Tuesday, June 10, 2014

Mental Health Scheme Is Already Failing

Scott Walker and Chris Abele each have long histories of failing the mentally ill in Milwaukee County.  While  Milwaukee County Executive, Walker left the behavioral health complex woefully understaffed and the facility in shambles.  His director of mental health said that he thought that allowing female patients to be raped was a fair trade off for less incidents of other types of physical assaults.  Walker and his campaign staff deliberately covered up the failings of his administration in order to win the gubernatorial election in 2010.

Abele picked up right where Walker left off, allowing things to deteriorate even more and then deciding to abandon these most vulnerable citizens altogether.  When the Milwaukee County Board tried to put some common sense safety measures in place, Abele went to the state legislature, bought himself some legislators, and had a bill passed which cut the board out of the mental health system.

I warned at the time that it was a really bad idea.

Sure enough, Walker, who called the mental health system "a natural disaster" - forgetting that he was the cause of the disaster - has again failed in his duties and responsibilities to them:
Gov. Scott Walker missed the deadline Monday to name all members to a new board to oversee mental health care in Milwaukee County.

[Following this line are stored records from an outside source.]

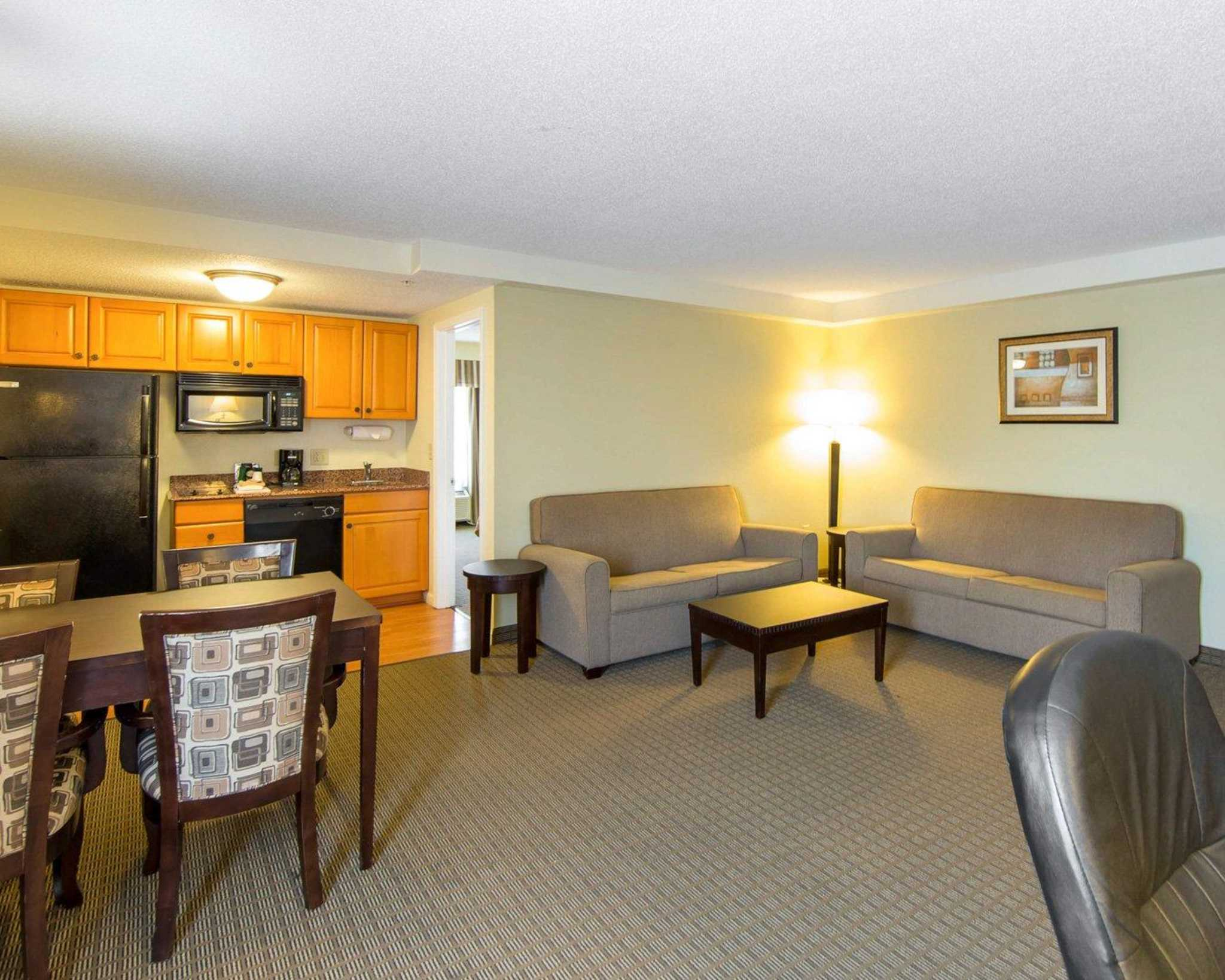 Weekly Motels Knoxville Tn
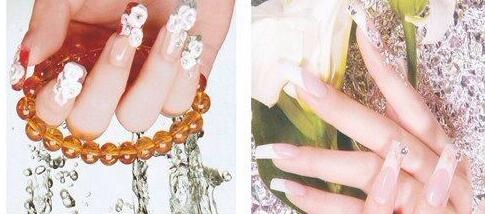 Ногти нарощенные фото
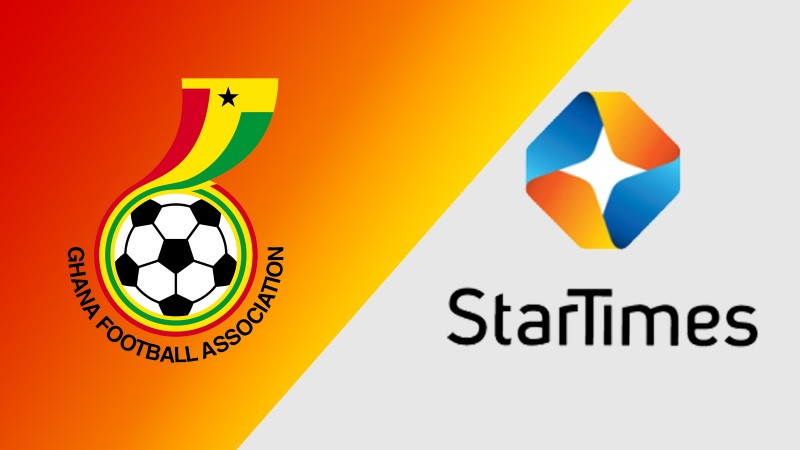 StarTimes are not ready to terminate GPL deal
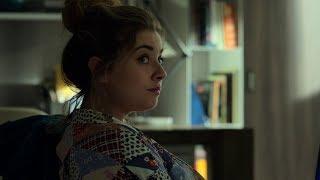 Marvel's Punisher Season 2 Frank Castle & Amy ''Is that Lombardi's?'' scene [1080p]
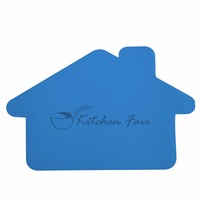 Flex-It House Cutting Board - flexible, top rack dishwasher safe and comes with your logo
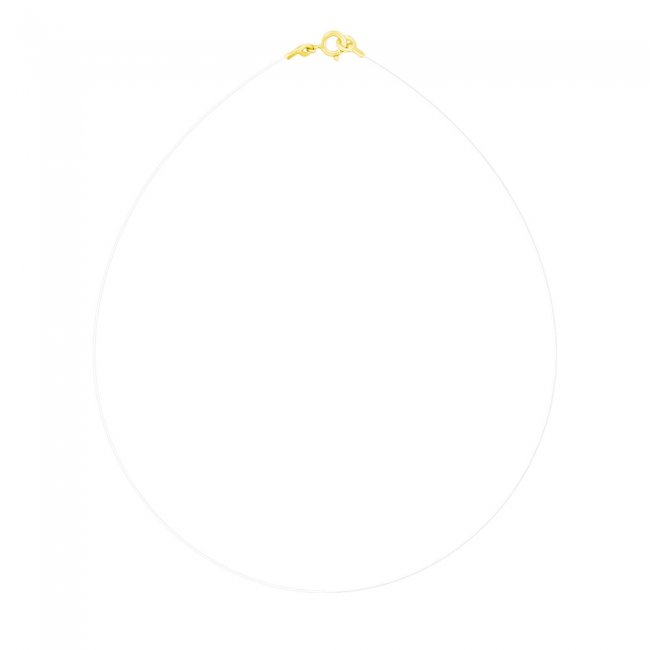 Colier transparent cu inchizatoare din aur galben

Walker named seven of his 11 appointments but needs more information before he can name the other four, according to Laurel Patrick, his spokeswoman.

Patrick said in an email Monday that two more members — a substance abuse specialist and a consumer of mental health services — would be named later this week, once they are vetted. The final two — a lawyer and a consumer — will be named once all candidates for those slots submit their paperwork.

Mary Neubauer, who will serve on the board by virtue of her position as co-chair of the Milwaukee Mental Health Task Force, said she was bothered by Walker's failure to name the full board by Monday's deadline.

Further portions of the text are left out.